A worker pulls from the queue and does the real work. Your webhook endpoint stays fast and never times out.

Handling burst events#

During a model incident, you might get hundreds of request.failed events in a minute. Rate-limit your processing to avoid cascading failures:

python
import asyncio
from collections import deque

RECENT_EVENTS = deque(maxlen=1000)

async def process_with_backoff(event):
    now = time.time()
    # Drop events older than 60 seconds
    while RECENT_EVENTS and now - RECENT_EVENTS[0] > 60:
        RECENT_EVENTS.popleft()
    if len(RECENT_EVENTS) > 100:  # > 100 events/minute
        await asyncio.sleep(0.1)  # slow down
    RECENT_EVENTS.append(now)
    await do_work(event)

Or better, use a queue with a controlled-concurrency worker pool.

Don't wildcard-subscribe to everything. Each event type has a different semantics; generic handlers become spaghetti:

bash
# GOOD — narrow subscriptions per responsibility
POST /v1/webhooks
{
  "url": ".../billing",
  "events": ["budget.soft_limit_reached", "budget.hard_limit_reached"]
}

POST /v1/webhooks
{
  "url": ".../incidents",
  "events": ["request.failed", "webhook.auto_disabled"]
}

Separate webhooks isolate failures — your billing endpoint being down doesn't block incident events.

Delivery inspection#

When a webhook mysteriously misses events, check delivery history:

bash
curl "https://scaigrid.scailabs.ai/v1/webhooks/{webhook_id}/deliveries?status=failed&limit=50" \
  -H "Authorization: Bearer $TOKEN"

Look at status_code, error_message, duration_ms. Common patterns:

status_code: 408 and high duration_ms — your endpoint is too slow; ack faster
status_code: 401 — signature verification failing; check your shared secret
status_code: 500 — your endpoint is throwing; check your logs
status_code: 0, error_message: connection refused — endpoint is down

Replay when endpoint was down#

If your endpoint was unreachable during an outage:

bash
curl -X POST "https://scaigrid.scailabs.ai/v1/webhooks/{webhook_id}/replay?since=2026-04-22T08:00:00Z" \
  -H "Authorization: Bearer $TOKEN"

Events are replayed from the event bus retention window (7 days by default). If you need longer retention, consume via a different mechanism (Redis Streams directly, or subscribe a queue you control that persists indefinitely).

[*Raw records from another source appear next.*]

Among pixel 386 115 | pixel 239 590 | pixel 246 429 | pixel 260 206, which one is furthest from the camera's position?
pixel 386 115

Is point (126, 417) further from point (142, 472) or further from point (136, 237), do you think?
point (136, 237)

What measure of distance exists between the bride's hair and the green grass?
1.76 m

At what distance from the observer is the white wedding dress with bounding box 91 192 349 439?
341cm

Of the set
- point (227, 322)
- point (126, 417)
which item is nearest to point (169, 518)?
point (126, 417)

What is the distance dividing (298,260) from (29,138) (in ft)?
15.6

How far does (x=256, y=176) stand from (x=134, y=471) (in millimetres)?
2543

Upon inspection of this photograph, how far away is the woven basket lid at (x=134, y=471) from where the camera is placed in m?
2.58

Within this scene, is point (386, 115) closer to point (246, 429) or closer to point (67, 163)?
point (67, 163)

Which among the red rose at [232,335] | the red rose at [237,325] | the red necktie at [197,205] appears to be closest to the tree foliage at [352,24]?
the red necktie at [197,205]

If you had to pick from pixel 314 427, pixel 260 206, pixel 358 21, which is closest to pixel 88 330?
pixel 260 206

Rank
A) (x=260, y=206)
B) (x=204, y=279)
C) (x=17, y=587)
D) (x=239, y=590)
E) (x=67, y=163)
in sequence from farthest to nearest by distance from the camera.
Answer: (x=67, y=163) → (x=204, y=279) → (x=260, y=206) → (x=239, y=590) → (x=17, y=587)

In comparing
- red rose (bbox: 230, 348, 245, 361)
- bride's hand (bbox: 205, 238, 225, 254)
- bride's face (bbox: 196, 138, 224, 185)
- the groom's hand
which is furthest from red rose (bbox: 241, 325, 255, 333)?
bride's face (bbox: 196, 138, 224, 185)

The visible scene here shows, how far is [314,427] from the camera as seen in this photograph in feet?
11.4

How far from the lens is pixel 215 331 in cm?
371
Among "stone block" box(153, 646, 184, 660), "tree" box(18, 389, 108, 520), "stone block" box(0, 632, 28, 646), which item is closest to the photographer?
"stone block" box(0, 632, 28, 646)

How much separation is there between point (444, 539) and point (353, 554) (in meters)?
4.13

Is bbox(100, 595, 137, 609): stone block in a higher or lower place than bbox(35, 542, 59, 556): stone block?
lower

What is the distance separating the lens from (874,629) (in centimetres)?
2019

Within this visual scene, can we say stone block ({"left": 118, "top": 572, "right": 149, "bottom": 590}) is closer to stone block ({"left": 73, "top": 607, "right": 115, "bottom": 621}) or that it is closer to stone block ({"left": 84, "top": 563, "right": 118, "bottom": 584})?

Circuit breaker on your side#

If your downstream system (CRM, email service, Slack) goes down, don't let it cascade:

python
from circuitbreaker import circuit

@circuit(failure_threshold=5, recovery_timeout=30)
async def send_to_crm(event):
    await crm_client.post(...)

async def handle_event(event):
    try:
        await send_to_crm(event)
    except CircuitBreakerError:
        # CRM is down; queue for retry later
        await retry_queue.publish(event)

Return 2xx to ScaiGrid regardless — the retry is your problem, not ScaiGrid's.

Webhook auto-disable#

After 50 consecutive failed deliveries across all events to a webhook, ScaiGrid marks it failing and stops sending. You get a webhook.auto_disabled event (to another webhook, if one subscribes) and an admin-UI alert.

Re-enable after fixing:

bash
curl -X PUT https://scaigrid.scailabs.ai/v1/webhooks/{webhook_id} \
  -H "Authorization: Bearer $TOKEN" \
  -d '{"status": "active"}'

Missed events during the disabled window need replay or alternative recovery.

Monitoring your webhook endpoint#

Track:

Delivery success rate (from our delivery history API) — should be > 99%
Your handler latency (your metrics) — p99 under 5 seconds
Queue depth if you're queueing for async work — alert on growth

If your success rate drops, investigate before auto-disable kicks in.